I have tried to find the contour by the code below:
imgray = cv2.cvtColor(img,cv2.COLOR_BGR2GRAY)
ret,thresh = cv2.threshold(imgray,127,255,0)
im2, contours, hierarchy = cv2.findContours(thresh,cv2.RETR_TREE,cv2.CHAIN_APPROX_SIMPLE)
And it returns a contours array with length 48. When I draw this out:
First question is how can I get the contour (array) of this grab cut?
Second question: as you can see, the background color is black. How can I change the background color to white?
Thank you.
At first, you need to get the background. To this must be subtracted from the original image with the mask image. And then change the black background to white (or any color). And then back to add with the image of the mask.
import numpy as np
import cv2
cv2.namedWindow(‘image’, cv2.WINDOW_NORMAL)
#Load the Image
imgo = cv2.imread(‘input.jpg’)
height, width = imgo.shape[:2]
#Create a mask holder
mask = np.zeros(imgo.shape[:2],np.uint8)
#Grab Cut the object
bgdModel = np.zeros((1,65),np.float64)
fgdModel = np.zeros((1,65),np.float64)
#Hard Coding the Rect… The object must lie within this rect.
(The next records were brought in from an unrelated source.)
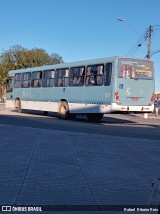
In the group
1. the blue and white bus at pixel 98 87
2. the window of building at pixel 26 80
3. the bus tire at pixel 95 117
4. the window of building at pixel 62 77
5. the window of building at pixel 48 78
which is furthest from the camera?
the window of building at pixel 26 80

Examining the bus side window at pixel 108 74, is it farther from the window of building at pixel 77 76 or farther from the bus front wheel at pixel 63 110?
the bus front wheel at pixel 63 110

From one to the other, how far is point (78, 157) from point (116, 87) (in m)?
11.2

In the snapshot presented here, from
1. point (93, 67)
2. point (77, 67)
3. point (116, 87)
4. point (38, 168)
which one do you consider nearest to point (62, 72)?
point (77, 67)

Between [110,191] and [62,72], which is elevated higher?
[62,72]

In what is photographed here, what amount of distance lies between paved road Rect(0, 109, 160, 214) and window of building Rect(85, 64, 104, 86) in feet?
27.5

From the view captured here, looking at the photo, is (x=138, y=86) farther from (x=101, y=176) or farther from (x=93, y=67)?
(x=101, y=176)

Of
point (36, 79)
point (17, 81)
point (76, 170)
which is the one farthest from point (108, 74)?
point (76, 170)

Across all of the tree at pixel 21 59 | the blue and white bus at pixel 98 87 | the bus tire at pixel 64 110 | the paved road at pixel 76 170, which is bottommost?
the paved road at pixel 76 170

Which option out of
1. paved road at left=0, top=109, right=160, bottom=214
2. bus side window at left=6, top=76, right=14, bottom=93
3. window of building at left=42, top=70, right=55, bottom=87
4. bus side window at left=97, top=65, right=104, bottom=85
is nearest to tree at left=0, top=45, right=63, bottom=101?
bus side window at left=6, top=76, right=14, bottom=93

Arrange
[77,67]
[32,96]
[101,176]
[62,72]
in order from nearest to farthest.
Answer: [101,176]
[77,67]
[62,72]
[32,96]

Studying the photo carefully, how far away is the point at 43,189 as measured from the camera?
619 cm

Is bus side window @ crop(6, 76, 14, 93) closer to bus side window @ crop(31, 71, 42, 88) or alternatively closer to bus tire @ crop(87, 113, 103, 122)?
bus side window @ crop(31, 71, 42, 88)

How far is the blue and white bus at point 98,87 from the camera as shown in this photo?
20.2 meters

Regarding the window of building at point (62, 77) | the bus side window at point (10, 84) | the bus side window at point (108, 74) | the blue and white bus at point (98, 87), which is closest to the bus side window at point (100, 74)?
the blue and white bus at point (98, 87)
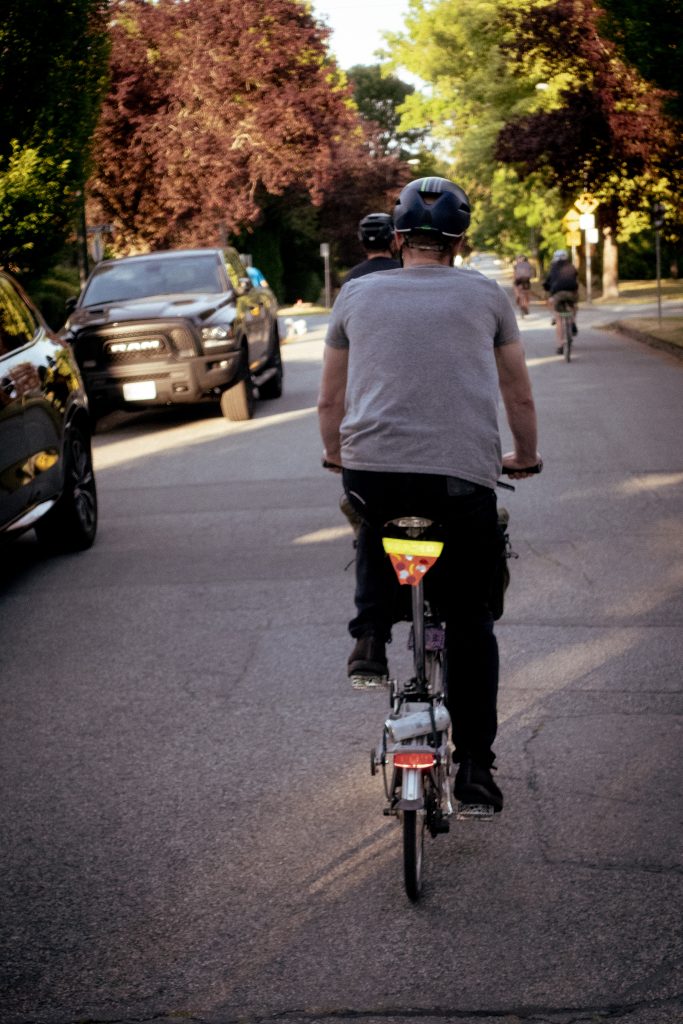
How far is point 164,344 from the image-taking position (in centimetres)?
1650

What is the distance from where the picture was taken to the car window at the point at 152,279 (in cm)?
1784

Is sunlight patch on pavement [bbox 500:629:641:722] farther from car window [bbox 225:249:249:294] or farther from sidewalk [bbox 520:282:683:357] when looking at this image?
sidewalk [bbox 520:282:683:357]

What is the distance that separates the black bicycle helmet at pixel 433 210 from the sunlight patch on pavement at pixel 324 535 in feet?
18.3

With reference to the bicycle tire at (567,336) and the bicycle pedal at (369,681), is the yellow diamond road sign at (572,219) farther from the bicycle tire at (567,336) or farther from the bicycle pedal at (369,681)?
the bicycle pedal at (369,681)

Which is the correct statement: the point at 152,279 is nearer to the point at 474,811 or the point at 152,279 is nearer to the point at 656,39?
the point at 656,39

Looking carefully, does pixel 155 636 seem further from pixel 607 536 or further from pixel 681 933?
pixel 681 933

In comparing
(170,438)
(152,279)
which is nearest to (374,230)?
(170,438)

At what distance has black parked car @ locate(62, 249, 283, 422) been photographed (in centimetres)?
1647

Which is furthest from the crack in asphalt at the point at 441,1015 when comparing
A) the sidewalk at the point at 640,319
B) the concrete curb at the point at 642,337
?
Answer: the sidewalk at the point at 640,319

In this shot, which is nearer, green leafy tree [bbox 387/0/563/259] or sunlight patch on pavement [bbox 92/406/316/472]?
sunlight patch on pavement [bbox 92/406/316/472]

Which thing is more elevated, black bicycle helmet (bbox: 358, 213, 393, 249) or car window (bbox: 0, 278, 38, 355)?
black bicycle helmet (bbox: 358, 213, 393, 249)

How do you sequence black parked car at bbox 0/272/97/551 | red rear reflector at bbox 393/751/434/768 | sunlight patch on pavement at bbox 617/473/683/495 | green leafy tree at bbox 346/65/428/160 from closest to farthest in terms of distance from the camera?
red rear reflector at bbox 393/751/434/768
black parked car at bbox 0/272/97/551
sunlight patch on pavement at bbox 617/473/683/495
green leafy tree at bbox 346/65/428/160

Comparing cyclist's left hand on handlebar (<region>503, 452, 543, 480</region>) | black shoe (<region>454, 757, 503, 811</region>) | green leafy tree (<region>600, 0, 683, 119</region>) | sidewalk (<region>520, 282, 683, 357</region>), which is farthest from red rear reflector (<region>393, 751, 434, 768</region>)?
sidewalk (<region>520, 282, 683, 357</region>)

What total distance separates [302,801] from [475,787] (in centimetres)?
85
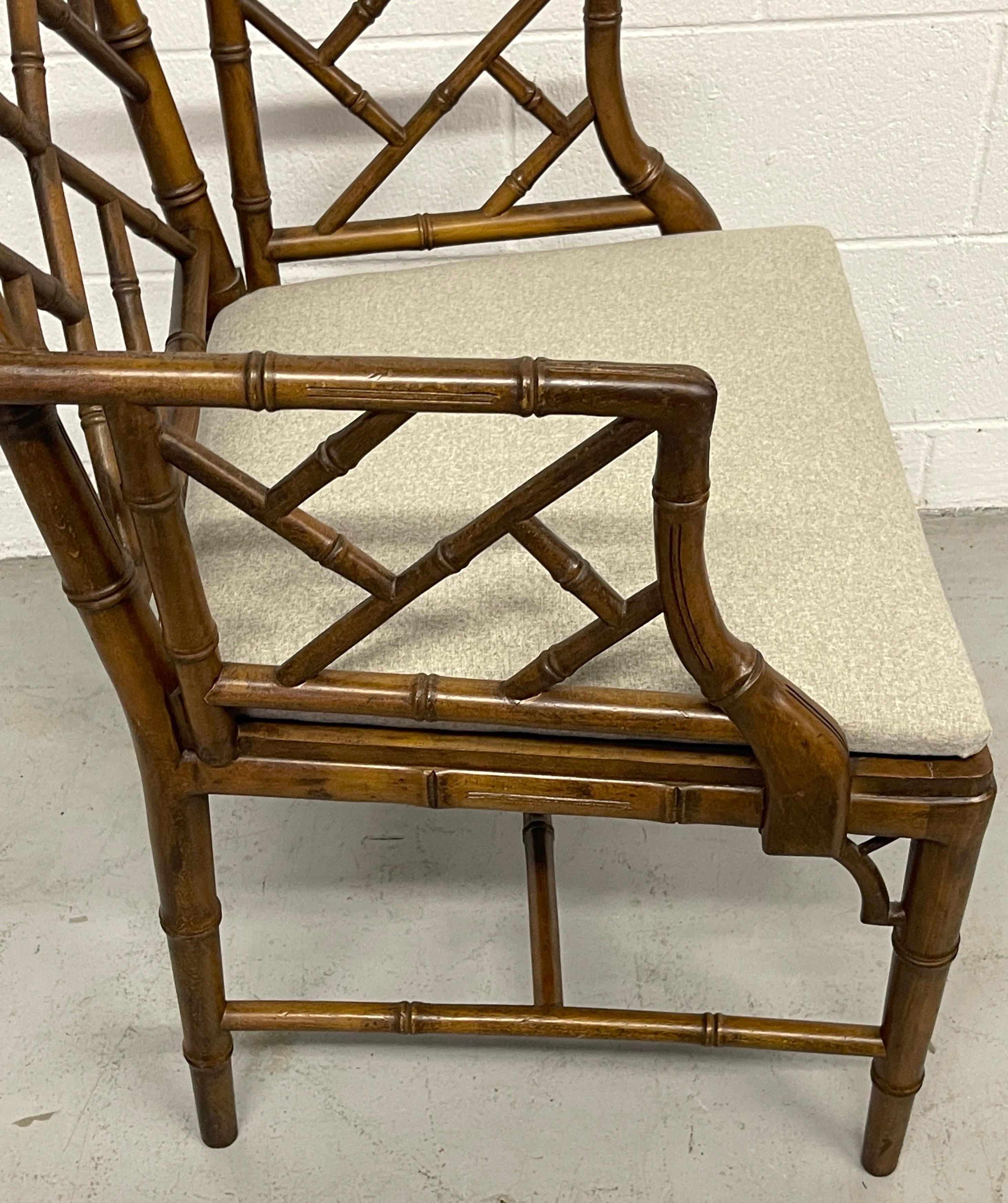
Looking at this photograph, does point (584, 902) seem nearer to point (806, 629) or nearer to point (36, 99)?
point (806, 629)

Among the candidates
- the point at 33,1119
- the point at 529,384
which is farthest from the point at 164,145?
the point at 33,1119

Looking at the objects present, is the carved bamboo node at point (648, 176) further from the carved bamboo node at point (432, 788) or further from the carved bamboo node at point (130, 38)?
the carved bamboo node at point (432, 788)

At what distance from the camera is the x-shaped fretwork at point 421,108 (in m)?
1.13

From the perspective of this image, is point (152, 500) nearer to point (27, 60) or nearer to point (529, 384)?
point (529, 384)

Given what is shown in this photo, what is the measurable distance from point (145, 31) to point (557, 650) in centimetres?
60

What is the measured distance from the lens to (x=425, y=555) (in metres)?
0.76

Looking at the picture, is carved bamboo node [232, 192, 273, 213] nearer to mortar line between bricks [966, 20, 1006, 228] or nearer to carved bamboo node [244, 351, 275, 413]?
carved bamboo node [244, 351, 275, 413]

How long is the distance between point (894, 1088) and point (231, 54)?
92 cm

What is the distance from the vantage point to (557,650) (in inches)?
30.5

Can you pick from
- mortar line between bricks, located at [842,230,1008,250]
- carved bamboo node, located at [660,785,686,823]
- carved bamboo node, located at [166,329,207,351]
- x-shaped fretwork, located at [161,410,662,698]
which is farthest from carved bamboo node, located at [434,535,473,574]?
mortar line between bricks, located at [842,230,1008,250]

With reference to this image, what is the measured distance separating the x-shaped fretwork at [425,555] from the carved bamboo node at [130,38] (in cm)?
47

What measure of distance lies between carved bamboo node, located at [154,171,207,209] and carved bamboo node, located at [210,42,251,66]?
0.29 feet

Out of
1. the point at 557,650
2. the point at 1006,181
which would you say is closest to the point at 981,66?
the point at 1006,181

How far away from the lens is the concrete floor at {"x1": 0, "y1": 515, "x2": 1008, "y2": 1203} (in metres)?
1.11
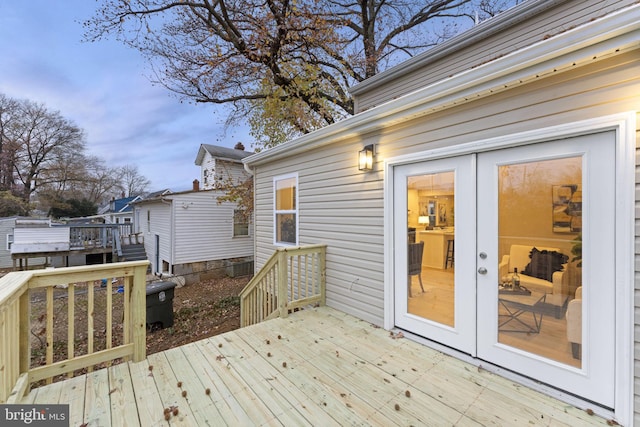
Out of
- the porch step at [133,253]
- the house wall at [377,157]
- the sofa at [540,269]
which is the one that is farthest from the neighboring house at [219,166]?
the sofa at [540,269]

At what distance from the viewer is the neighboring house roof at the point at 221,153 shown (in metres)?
14.1

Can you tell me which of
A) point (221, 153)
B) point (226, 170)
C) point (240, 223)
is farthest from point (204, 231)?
point (221, 153)

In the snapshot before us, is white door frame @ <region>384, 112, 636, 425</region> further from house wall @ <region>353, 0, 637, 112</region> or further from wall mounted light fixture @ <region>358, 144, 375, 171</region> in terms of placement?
house wall @ <region>353, 0, 637, 112</region>

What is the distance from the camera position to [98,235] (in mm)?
12969

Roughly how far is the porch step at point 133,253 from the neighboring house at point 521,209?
12668mm

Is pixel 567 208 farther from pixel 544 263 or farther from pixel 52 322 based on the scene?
pixel 52 322

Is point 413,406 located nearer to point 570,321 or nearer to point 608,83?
point 570,321

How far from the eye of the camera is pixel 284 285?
3750 mm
rect = (10,10,width-30,height-30)
cv2.grabCut(imgo,mask,rect,bgdModel,fgdModel,5,cv2.GC_INIT_WITH_RECT)
mask = np.where((mask==2)|(mask==0),0,1).astype(‘uint8’)
img1 = imgo*mask[:,:,np.newaxis]
#Get the background
background = imgo – img1
#Change all pixels in the background that are not black to white
background[np.where((background > [0,0,0]).all(axis = 2))] =[255,255,255]
#Add the background and the image
final = background + img1
#To be done – Smoothening the edges….
cv2.imshow(‘image’, final )
k = cv2.waitKey(0)
if k==27:
cv2.destroyAllWindows()
Information taken from the site
https://nxtify.wordpress.com/2015/02/24/image-background-removal-using-opencv-in-python/
If you want a single contour like boundary, you can go for edge detection on the output of grabcut and morphology dilation on the edge image to get as a proper connected contour and can get the array of pixels of the boundary.
For making the background white, All the pixels outside your bounding box can be default made to white. The black pixels inside your bounding box, you can compare with the original image corresponding gray level, if it is black, you can keep it, otherwise make it to white. Because if the original pixel is not black, but made black by grabcut, then it is considered as background. If black pixel is there in foreground, the grabcut never makes it to black (ideal case).